Sheldon Adelson, multi-billionaire founder of Las Vegas Sands Corp, has died at the age of 87.
Last week it was reported that he would be taking a leave of absence to resume cancer treatment for non-Hodgkin’s Lymphoma.
However, in a statement released by Las Vegas Sands, they announced that he had passed away “from complications related to treatment.”
“He Is Utterly Irreplaceable”
Adelson is survived by his six children, 11 grandchildren, and his wife Dr. Miriam Adelson who he married in 1991.
“It is with unbearable pain that I announce the death of my husband, Sheldon G. Adelson, of complications from a long illness,” said his wife in a brief statement.
“To me – as to his children, grandchildren, and his legions of friends and admirers, employees and colleagues – he is utterly irreplaceable.”
From Cabdriver’s Son to Gambling Overlord
Adelson was born in Boston in 1933, raised by immigrant parents Sarah and Arthur Adelson. Showing business prowess from an early age, Adelson sold newspapers, candy vending machines, and toiletries before eventually finding his way into the gambling industry.
He purchased the Sands Hotel and Casino in the 1980s, opening The Venetian on the same lot in 1999 after gaining the inspiration for the property whilst on honeymoon. In 2004 he took Sands public, growing his net worth to $35.1 billion in March 2019, according to Forbes.

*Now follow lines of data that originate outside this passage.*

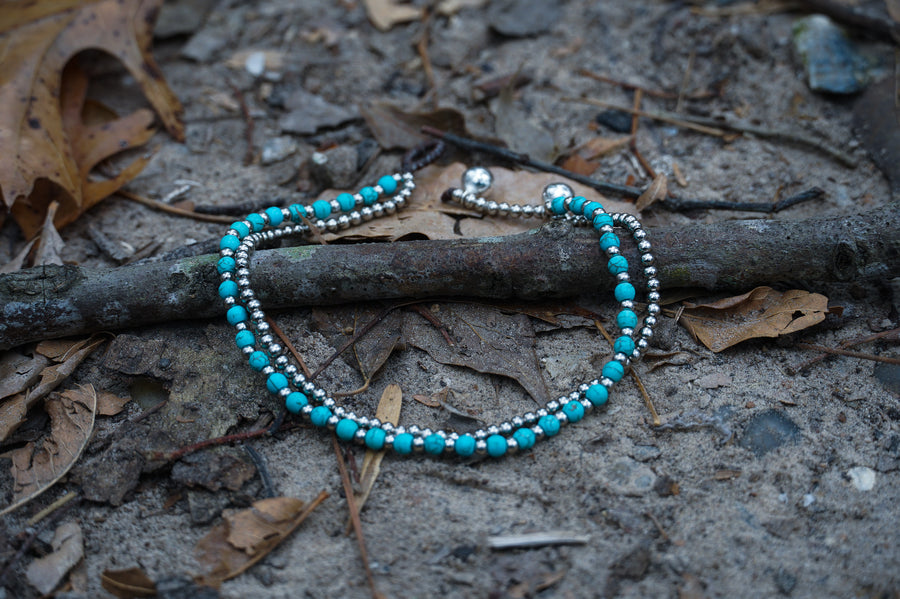 Turquoise Serenity Boho Bracelet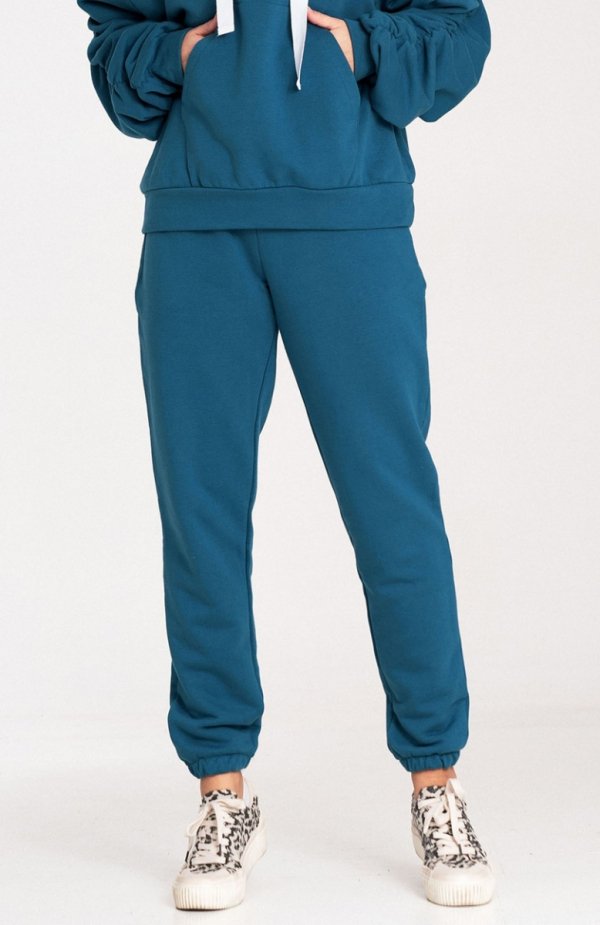 Figl M1056 niebieskie spodnie damskie 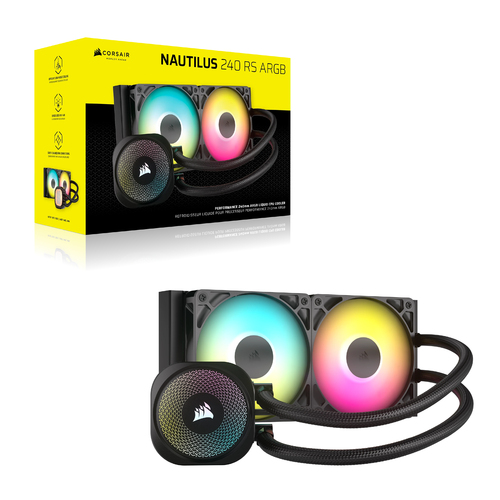 Corsair NAUTILUS 240 ARGB - 240 mm - Noir - Watercooling Corsair - 0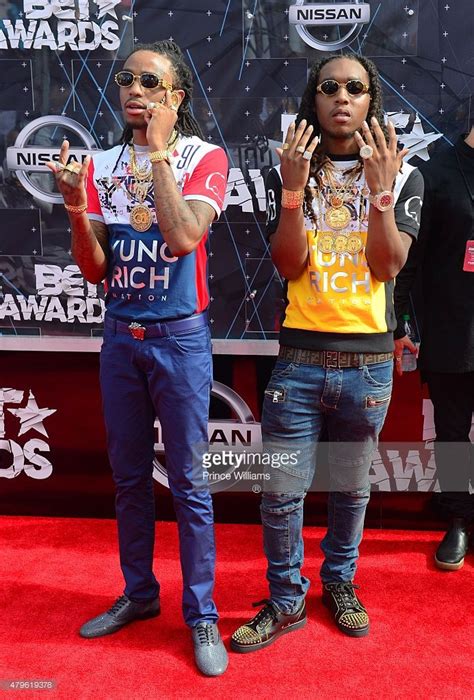 Takeoff And Quavo Of The Group Migos Attend The Bet Awards On June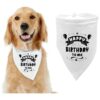 Soft Cotton Adjustable Dog Bandana for Dogs of All Sizes and Breeds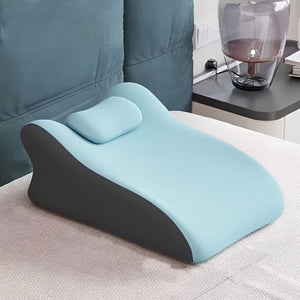 Blux Kényelmes Memóriahabos Pihenőpárna Hason Alváshoz – 42×60×23 cm - Világoskék-BShopy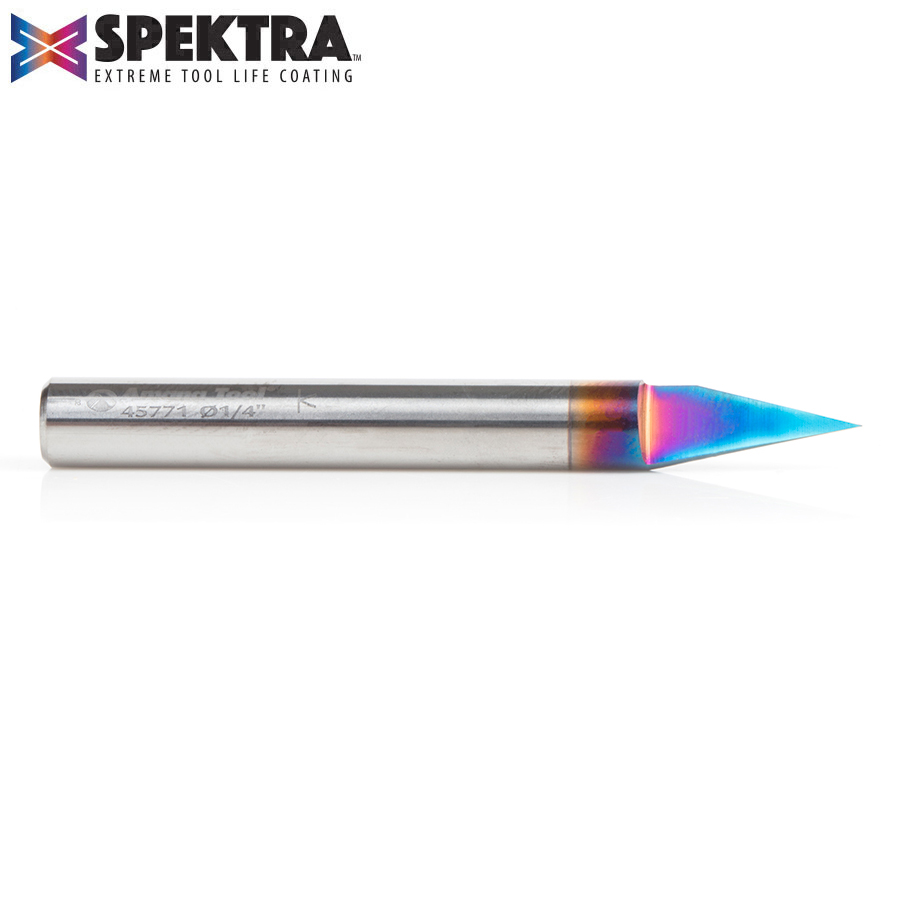 Amana 45771-K 0.005 Tip Solid Carbide Spektra 1FL 30 Degree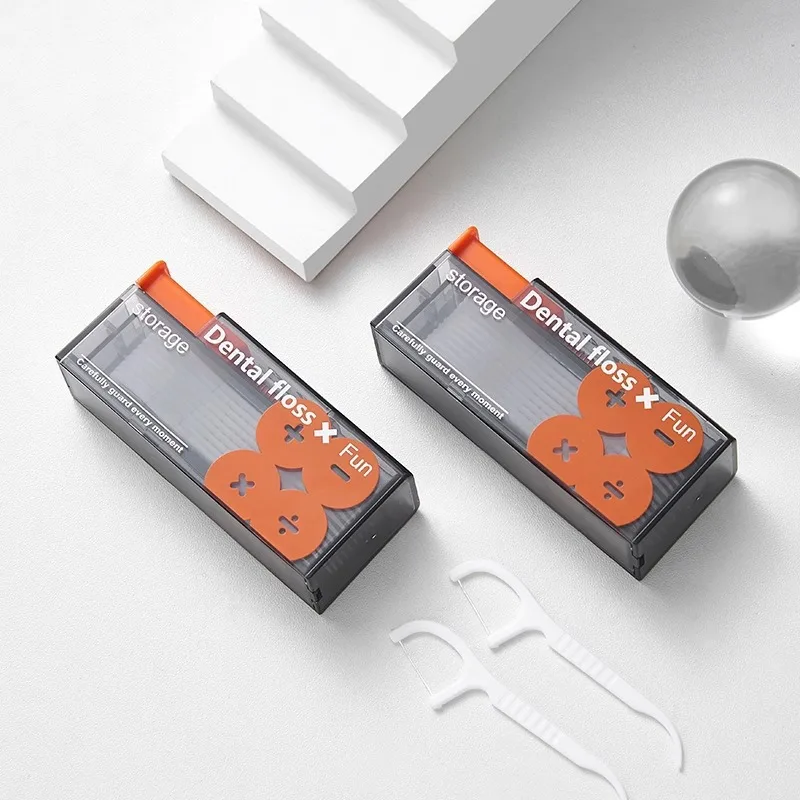 Portable Automatic Floss Box Travel Sets Disposable Floss Stick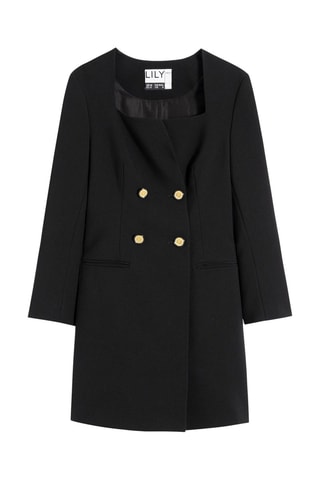 Vestido direito - Preto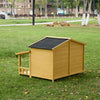 Wooden Outdoor and Indoor Dog House angled view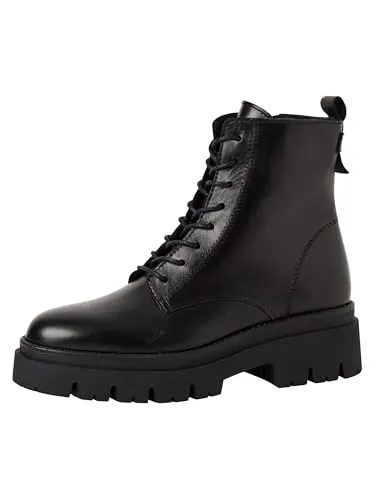 Tamaris Damen Stiefel Leder schwarz 42 in schwarz von Tamaris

Further properties in Macau (Sands Macao) and Singapore (Marina Bay) followed as his casino empire grew, but he was also putting his money to good use elsewhere.
Adelson and Politics
Originally a Democrat, Adelson funded several high-profile Republican causes including George W. Bush’s re-election campaign in 2004 and Mitt Romney’s unsuccessful presidential bid in 2012.

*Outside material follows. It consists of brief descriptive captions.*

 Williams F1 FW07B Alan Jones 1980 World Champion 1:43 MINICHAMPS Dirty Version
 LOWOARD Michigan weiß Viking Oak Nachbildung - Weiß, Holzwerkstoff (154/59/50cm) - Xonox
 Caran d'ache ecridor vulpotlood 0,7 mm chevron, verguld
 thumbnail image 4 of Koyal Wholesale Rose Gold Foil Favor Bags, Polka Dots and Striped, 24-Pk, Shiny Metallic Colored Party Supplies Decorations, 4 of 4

Both he and his wife directed almost $350 million to Republican candidates during the 2018 and 2020 elections, putting them as the nation’s top political donors according to the Center for Responsive Politics.
“I’m against very wealthy people attempting to or influencing elections,” said Adelson in a 2012 Forbes interview. “But as long as it’s doable, I’m going to do it.”

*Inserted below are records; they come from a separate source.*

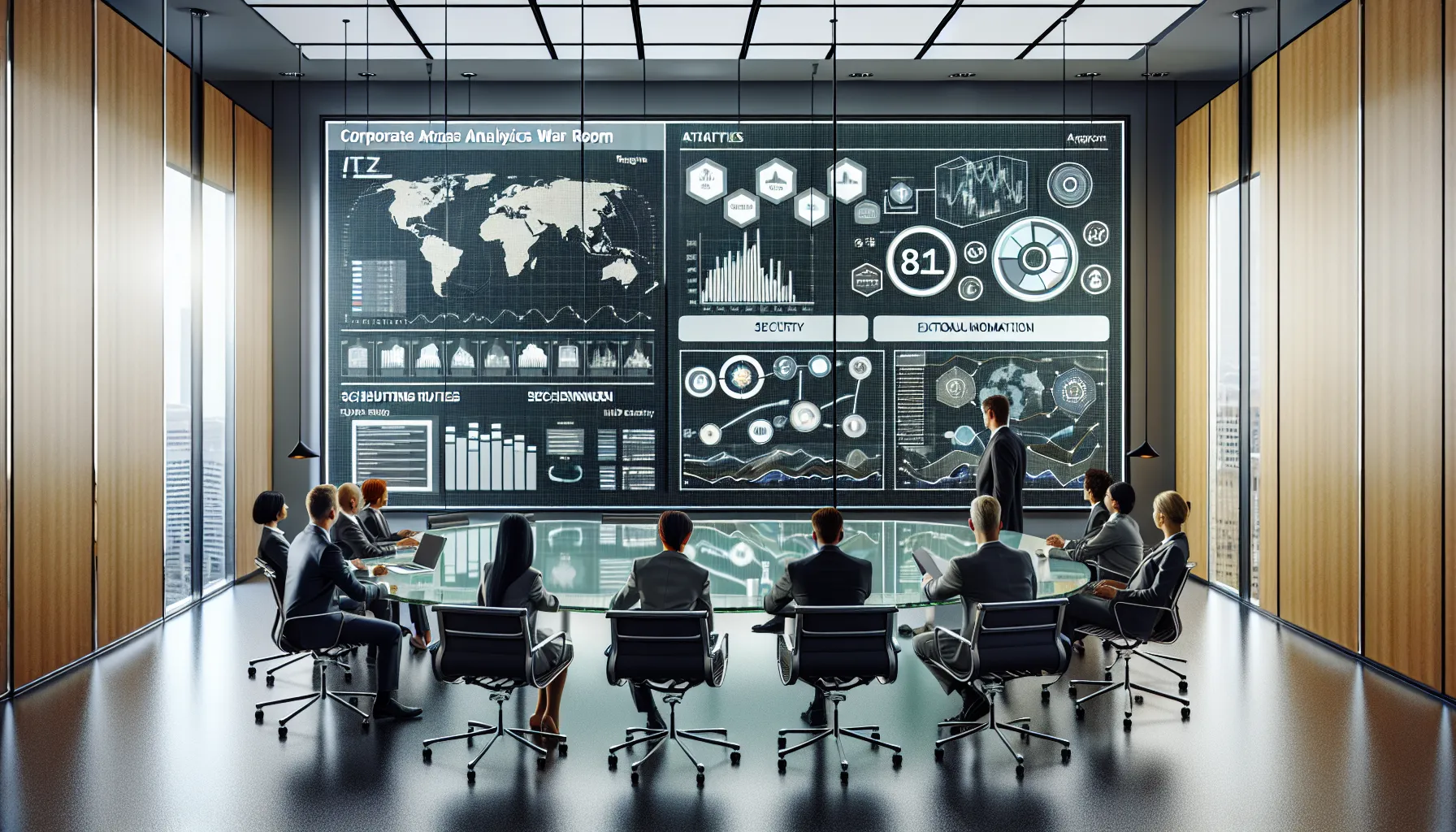 Enterprise team reviewing Tableau reports with automated scheduling and secure distribution workflows.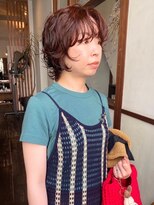 モク 大阪梅田店(MOK)&nbsp;【オレンジカラーが可愛い】ウルフパーマ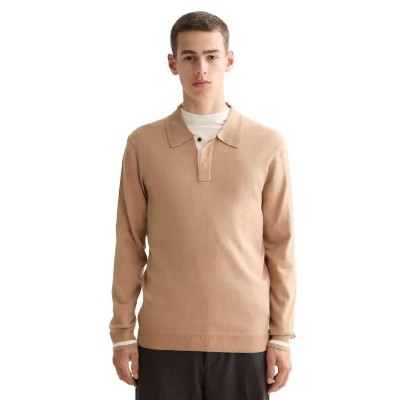 мъжки,блузи,с,яка,scotch,&,soda,ecovero,blend,long,sleeve,polo,beige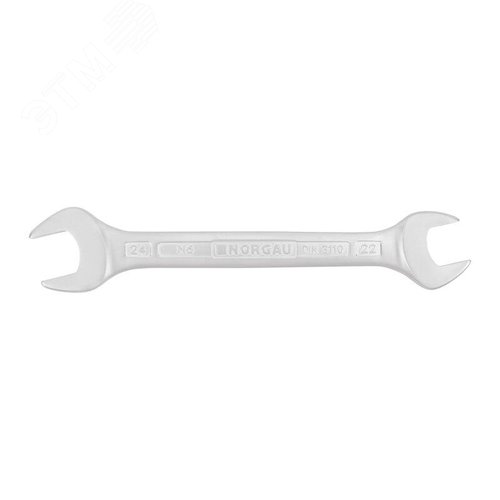 Изображение товара Ключ гаечный рожковый двусторонний, 22х24 мм, N6-22х24 (шт)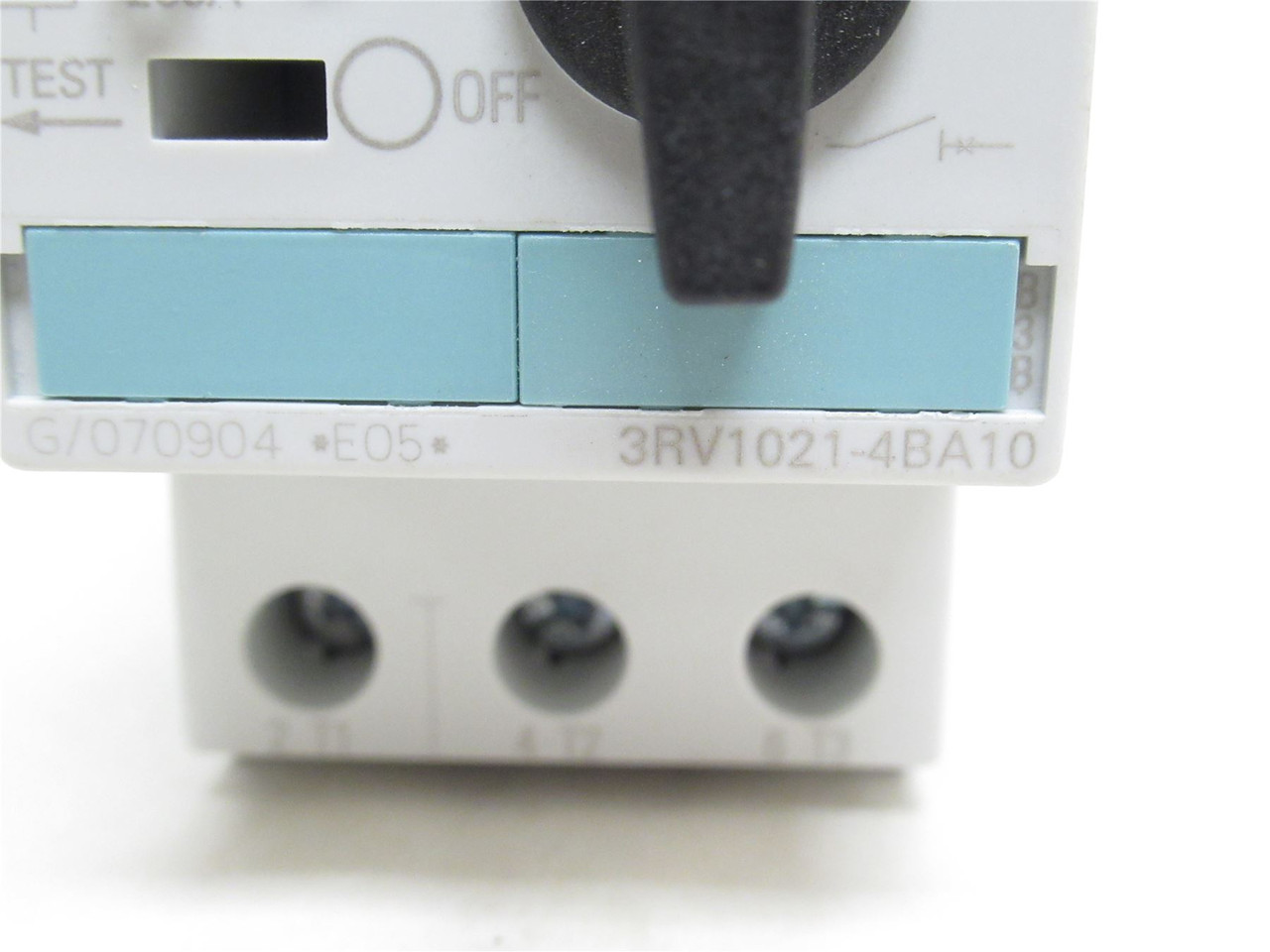 Siemens 3RV1021-4BA10; Starter Protector 14-20A; 3P; 600VAC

Coalition to Stop Internet Gambling
Adelson’s views on internet poker have been clear, once calling it “a threat to our society — a toxin which all good people ought to resist,” and was dismissive of online gambling, calling it “fool’s gold.”
The introduction of anti-poker legislation in 2014 that sought to prohibit all forms of internet gambling was applauded by the Adelson-backed Coalition to Stop Internet Gambling.
It was his strong ties to Sen. Lindsey Graham of South Carolina, either through donations or hosting fundraisers, that resulted in this legislation coming before the U.S. House and U.S. Senate, although the Restore America’s Wire Act (RAWA) died in committee.